“We’ve never been interested in anything that doesn’t include sex,” says Remy Bennett, granddaughter of crooner Tony Bennett. “I don’t understand who would be.”
She’s speaking for her collaborator, Émilie Richard-Froozan, who says she always wanted to make a movie touching on the things she “really liked [in movies] as a kid — which is a lot of sex.”
Richard-Froozan, a Williamsburger, and Bennett, a Lower East Sider, have been making short films together since they were in high school, about a decade ago; their first feature, a psychosexual experimental drama titled Buttercup Bill, premieres this week at the Marfa Film Festival in Texas.
The film’s protagonist Pernilla (played by Bennett) is their response to “that romantic comedy befuddlement” of concern over promiscuity, says Bennett. Cold, somewhat alienated, calculatedly playful, Pernilla is, in Richard-Froozan’s conception, “much more of a stereotypical male than a woman, emotionally, and uses sex as a way of release.” Somewhere in the South, Pernilla reunites with her estranged childhood friend (and soulmate) Patrick and proceeds to become entangled in a web of jealous mind games and subversive sexual misadventure.
Mind you, the filmmakers never intended Buttercup Bill to be transgressive. According to Richard-Froozan, “We just wrote what we thought a good story was and then as an afterthought realized that 75% of people find that shocking.”
Richard-Froozan and Bennett, both 28 and originally from New York, met at the age of 16 at an NYU Tisch Special Program for Acting and Directing in Dublin. “We started collaborating right away because I was acting, she was directing,” Bennett recalls. They both went their separate ways—Richard-Froozan to UCLA to major in Ethnographic film, Bennett to the Central School of Speech and Drama in London—but stayed firm friends.
Then, in 2010, Richard-Froozan fell in love and moved to New Orleans. The setting and the relationship inspired her. Home for Christmas, she learned she had had an imaginary childhood friend called Buttercup Bill.

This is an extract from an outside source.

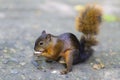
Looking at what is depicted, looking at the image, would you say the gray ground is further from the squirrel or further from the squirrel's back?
the squirrel's back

At the same time, she dreamed about a girl she had known of, but never met, named Pernilla. “I just came to Remy with that, and she was like, Let’s do this,” says Richard-Froozan.
“Which is so crazy!” Bennett says, laughing. “It was like: a title, the idea of an imaginary friend, ‘Pernilla’, and nothing else.”
Crazy or not, the pair started the slow process of brainstorming and writing the script. They shared the responsibilities of writer/director, which they believe made for a more well-rounded film. Both women have similar sensibilities and share a sophisticated mental library of (primarily European) films and literature, which—however subtly—influences their writing and aesthetic. Painstakingly, they mapped out the feature—a film centering on tormented love, and drawing heavily on autobiographical elements of both their lives. “It was like Freudian psychotherapy for four years,” is how Bennett puts it.
Like Freud, these young filmmakers are sex-centric. Richard-Froozan toyed with the idea of being a sexologist for a while, and both women express frustration with the Nancy Meyers or Nora Ephron school of female characters, for whom sex is messy and emotional. “So we made a very, very depraved sexual film, and it’s exactly what we want in our drama,” says Richard-Froozan, with satisfaction.
Luckily, Sadie Frost (of Dracula and Jude Law fame) was not one of those people: Buttercup Bill was the first feature picked up by Frost and Emma Comley’s just-launched production company Blonde to Black Pictures. And according to Richard-Froozan and Bennett the new producers were a dream to work with, spending each day of the 16-day shoot in New Orleans on set, during a heatwave.
Though they admit their lady producers were attracted to the idea of them being “two chicks,” both Richard-Froozan and Bennett strongly resist the idea of being branded as female filmmakers. “What I think would be so awesome is eventually if people started opening their minds about what we consider a movie that women make, or a movie that males make,” says Bennett, noting that Five Easy Pieces—arguably considered a quintessentially “male” film about “fucking and oil rigs and male isolation,” was in fact written by a woman.
Regardless, they admit that as women, and as newbies to the feature film process, their partnership was invaluable. “Going through the first feature film you’ve ever made, it’s like a million trials and tribulations, it’s fucking tough. And we just constantly are bouncing off each other,” says Bennett, “helping each other to survive through all this stuff.”
After the Marfa premiere this Thursday, they hope to take Buttercup Bill to other festivals, and to eventually get distribution. But in the meantime they’re working on other things. Richard-Froozan is headed back to LA for a change of scene and to work on new scripts, and Bennett is soon to appear in HBO’s The Leftovers. But it won’t be too long before these two inseperables will be working together again.